デモが行われていた地区の中心部には、子どもや女性、高齢者を含む約3000人が残されていて、子どもや女性には「安全地帯」である避難場所としていた地区内の仏教寺院のパトゥムワナラム寺に避難していた。しかし、この駆け込み寺も国軍により銃撃され、6人が死亡した。その内の1人は、負傷者の手当てをしていた女性看護師であった[4]。
この衝突は、UDD幹部によりデモの散会が宣言された19日まで継続した。
アピシット首相は23日、日曜定例のテレビ番組に出演し、「赤シャツ軍団は国家に大きな損害を与えた。封鎖作戦は、テロ行為を終わらせるために必要なものだ」と述べ、デモ隊の強制排除が不可避であったことを説明した。

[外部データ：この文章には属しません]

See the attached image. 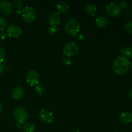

事件後、バンコク都内は大混乱に陥り、都内各所で暴動が発生し、東南アジア最大の大型商業施設、セントラルワールドが何者かによって放火された。
4月から5月の一連のデモ掃討作戦で、公式発表では91人が死亡し1800人以上が負傷したとされるが、実際はもっと多いとみられている。現在でもなお、事件当日に何が起こったのか、死傷者は最終的に何人にのぼるのかなど、真相に不明な点が多い。
国民はアピシット政権への信頼を失い、アピシット首相は解散・総選挙へと傾いた。
2011年に実施された総選挙では、反タクシン派の与党民主党が大敗し、タクシン元首相派のタイ貢献党が安定多数を獲得した。これにより、アピシット政権は総辞職して崩壊し、インラック政権が発足した。
デモ鎮圧時に市民に対して発砲を許可した結果、多くの死傷者を出したとして、アピシットとステープは、殺人罪で訴追される方針が固められ[5]、2013年10月28日に起訴された[6]。
解散・総選挙を求める市民に対するアピシット政権の弾圧は、国際的な人権問題として非難された。